The Edge of Everything (The Edge of Everything #1)(81)
He watched as the last remnants of hope drained out of Zoe.
“What happens now?” she said.
He reached out to her a final time, and this time she let him hold her.
“I regret this answer above all the others,” he said. “What happens now is for you to decide. Either your father goes free—or I do.”
X waited for what felt like years for Zoe to speak.
“Take me to him,” she said finally. “Take me to my father.”
Her voice sounded so hard now. X turned from her. He stared down at the feeble metal fence, which shook and rattled in the wind.
“Please,” she added. “Or I’ll go myself. I’ll find a way. You know I will.”
“Yet what will you say to him, Zoe?” X said. He did not look back at her. He couldn’t. “And what will you have me do? Will you ask me to stop your own father’s breath? Will you watch as I circle his neck with my fingers? And, once I am done, will you ever be able to look at me again?”
Zoe was silent a long time.
“I don’t know,” she said. “But I want to see him with my own eyes. I want him to know … I want him to know that I know what he’s done. I don’t want him thinking he got away with this—not for one more second.” She put a hand on X’s shoulder. “Will you take me?” she said. “Even if I don’t have all the answers yet?”
He turned back to her. Her eyes, even in distress, were so familiar. They never failed to unravel him.
“You know that I will,” he said.
Zoe texted her mother: I’m not going to be home tonight. I’m OK, I promise. Please trust me ONE more time.
She turned off her phone so she wouldn’t hear it explode. She nodded to X. She was ready.
He picked her up and pulled her to his chest. He did not bother leaping over the fence—he just let out a howl and kicked it down with his boot.
He carried her up and over the powdery banks and then down the icy road that wandered through the mountains. The moon had broken through the clouds. The snow gave off a faint blue light. Zoe was silent now—overwhelmed by the shock of it all, he imagined. Her eyes were open, but she appeared to see nothing.
He tried to think of a story to tell Zoe as he carried her. He thought that hearing his voice might console her somehow. Talking would never come naturally to him (how many words had he even spoken in his lifetime?), and he realized now that he didn’t know very many stories—and certainly no pleasant ones.
So he told her their story.
He began with her knocking him down on the ice.
He told her that she’d smelled like the dogs, adding nervously that he meant it as a compliment, that he’d liked it. He told her that he was changed the minute she smashed into him, that by stopping him from taking Stan, she’d woken him up—challenged him not to hate himself and to think of himself as something more than a killer. Because that’s all he was when they met, wasn’t it? It didn’t matter if you killed only bad men. You were still a killer. Even if Zoe and X had never spoken (never touched, never kissed) he wouldn’t have forgotten her. Couldn’t have. He’d have guarded the memory of her with two cupped hands, like it was a flame in a draft.
Was Zoe listening? He wasn’t sure. But he liked telling the story. It soothed him.
He told her about how they’d argued when her family found him in agony in the garage—how he’d begged her to abandon him, even though he was praying that she wouldn’t. He described riding to the house in Jonah’s sled and sleeping in a bed shaped like a fat insect. Why was it shaped like an insect? He’d worried it was a stupid question, so he had never asked.

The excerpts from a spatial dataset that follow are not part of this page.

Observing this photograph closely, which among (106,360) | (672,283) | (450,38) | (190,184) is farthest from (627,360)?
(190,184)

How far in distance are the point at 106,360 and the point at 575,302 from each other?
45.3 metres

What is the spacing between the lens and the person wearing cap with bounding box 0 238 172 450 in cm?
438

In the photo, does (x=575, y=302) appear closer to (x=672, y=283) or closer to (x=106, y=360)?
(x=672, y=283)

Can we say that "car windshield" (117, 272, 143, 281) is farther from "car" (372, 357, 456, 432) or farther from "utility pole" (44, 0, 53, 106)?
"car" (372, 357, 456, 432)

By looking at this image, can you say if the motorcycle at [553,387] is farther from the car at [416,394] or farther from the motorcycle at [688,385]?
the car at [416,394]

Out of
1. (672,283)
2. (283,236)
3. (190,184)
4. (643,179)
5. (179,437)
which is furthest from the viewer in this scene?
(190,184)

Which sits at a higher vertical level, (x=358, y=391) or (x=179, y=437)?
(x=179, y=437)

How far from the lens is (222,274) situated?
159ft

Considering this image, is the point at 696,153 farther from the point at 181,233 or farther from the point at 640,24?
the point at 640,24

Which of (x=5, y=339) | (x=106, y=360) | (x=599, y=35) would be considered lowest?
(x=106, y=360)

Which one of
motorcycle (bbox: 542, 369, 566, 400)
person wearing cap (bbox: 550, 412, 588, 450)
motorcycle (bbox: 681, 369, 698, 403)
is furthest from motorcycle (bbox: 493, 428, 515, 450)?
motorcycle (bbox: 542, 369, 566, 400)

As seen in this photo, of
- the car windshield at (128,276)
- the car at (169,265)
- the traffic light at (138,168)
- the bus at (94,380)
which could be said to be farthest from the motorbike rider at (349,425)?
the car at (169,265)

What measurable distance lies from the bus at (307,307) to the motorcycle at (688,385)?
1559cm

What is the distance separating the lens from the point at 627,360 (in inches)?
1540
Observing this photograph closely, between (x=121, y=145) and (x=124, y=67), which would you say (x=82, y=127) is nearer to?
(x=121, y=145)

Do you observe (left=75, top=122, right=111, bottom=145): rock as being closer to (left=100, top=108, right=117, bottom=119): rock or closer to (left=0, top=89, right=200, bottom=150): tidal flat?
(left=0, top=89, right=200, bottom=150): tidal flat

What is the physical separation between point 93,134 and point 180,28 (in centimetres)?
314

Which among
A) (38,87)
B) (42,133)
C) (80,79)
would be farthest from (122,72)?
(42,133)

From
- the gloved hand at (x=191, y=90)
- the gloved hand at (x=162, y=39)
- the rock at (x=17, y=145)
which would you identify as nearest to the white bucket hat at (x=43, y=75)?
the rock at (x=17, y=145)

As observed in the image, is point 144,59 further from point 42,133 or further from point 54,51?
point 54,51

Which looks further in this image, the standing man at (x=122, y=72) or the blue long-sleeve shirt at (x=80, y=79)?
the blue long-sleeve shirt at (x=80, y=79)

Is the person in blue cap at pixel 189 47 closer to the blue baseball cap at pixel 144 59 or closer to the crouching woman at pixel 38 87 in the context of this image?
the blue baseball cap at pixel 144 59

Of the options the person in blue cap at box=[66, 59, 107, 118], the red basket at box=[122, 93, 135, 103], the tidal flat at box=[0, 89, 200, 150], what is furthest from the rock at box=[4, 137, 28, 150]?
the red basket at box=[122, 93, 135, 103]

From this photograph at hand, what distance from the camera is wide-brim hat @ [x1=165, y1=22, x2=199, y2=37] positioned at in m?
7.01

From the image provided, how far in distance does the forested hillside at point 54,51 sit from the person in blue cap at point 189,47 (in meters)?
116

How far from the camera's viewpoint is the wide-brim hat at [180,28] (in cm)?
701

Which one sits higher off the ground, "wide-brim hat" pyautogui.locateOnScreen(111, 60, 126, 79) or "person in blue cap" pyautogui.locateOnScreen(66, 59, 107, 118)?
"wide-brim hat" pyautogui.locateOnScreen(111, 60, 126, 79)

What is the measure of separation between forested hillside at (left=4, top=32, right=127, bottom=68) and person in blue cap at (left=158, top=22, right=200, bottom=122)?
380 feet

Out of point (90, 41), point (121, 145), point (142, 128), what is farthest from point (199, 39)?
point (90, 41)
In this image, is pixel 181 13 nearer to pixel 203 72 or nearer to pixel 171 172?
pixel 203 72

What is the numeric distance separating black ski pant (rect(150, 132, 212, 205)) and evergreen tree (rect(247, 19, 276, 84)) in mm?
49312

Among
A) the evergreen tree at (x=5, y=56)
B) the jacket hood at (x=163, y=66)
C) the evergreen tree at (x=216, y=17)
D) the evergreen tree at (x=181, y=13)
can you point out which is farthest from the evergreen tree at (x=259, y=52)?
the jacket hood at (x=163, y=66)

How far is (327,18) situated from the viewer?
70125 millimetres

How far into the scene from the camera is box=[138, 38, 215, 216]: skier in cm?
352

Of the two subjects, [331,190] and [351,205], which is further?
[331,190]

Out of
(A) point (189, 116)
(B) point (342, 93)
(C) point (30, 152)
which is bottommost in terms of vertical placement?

X told her how he used to lie waiting for her to fall asleep. He told her that she snored just the tiniest bit—but maybe he shouldn’t have said that? He changed the subject. He talked about Jonah. He said he could feel his hard little hugs even now. He confessed that when he was tiptoeing out of the room one night he’d stepped on one of Jonah’s toy animals and broken its horns. How ashamed he’d been! He’d meant to apologize, but never did. He didn’t know what kind of animal it was. It had horns, so maybe it was a monkey?
Zoe’s lips twitched at this last detail—she nearly smiled.
She was listening. And she looked warm in his arms.
X talked for another hour. They were out of the mountains now. They were on a road lined with evergreens. X saw poles strung with wires. He felt civilization rising up to greet them. Still, it would take them ages to reach her father.
As if she’d read his thoughts, Zoe stirred in his arms and spoke.
“Why are you walking?” she said.
Her voice was flat and tuneless, but he was grateful to hear it.
“Why aren’t we zooming—or whatever you call it?” she added.
“I have seen the effect that zooming produces in you,” said X, “so zooming must be our last resort. In truth, I am happy to walk—for the more slowly we go, the longer I can hold you.”
Zoe was quiet a moment.
“Thank you,” she said softly. “But it’s okay to zoom.” After another silence, she added, “Do you really call it zooming? I was just guessing.”
“No, we don’t call it that,” said X. Fearing that he’d been unkind, he quickly added, “But we certainly can.”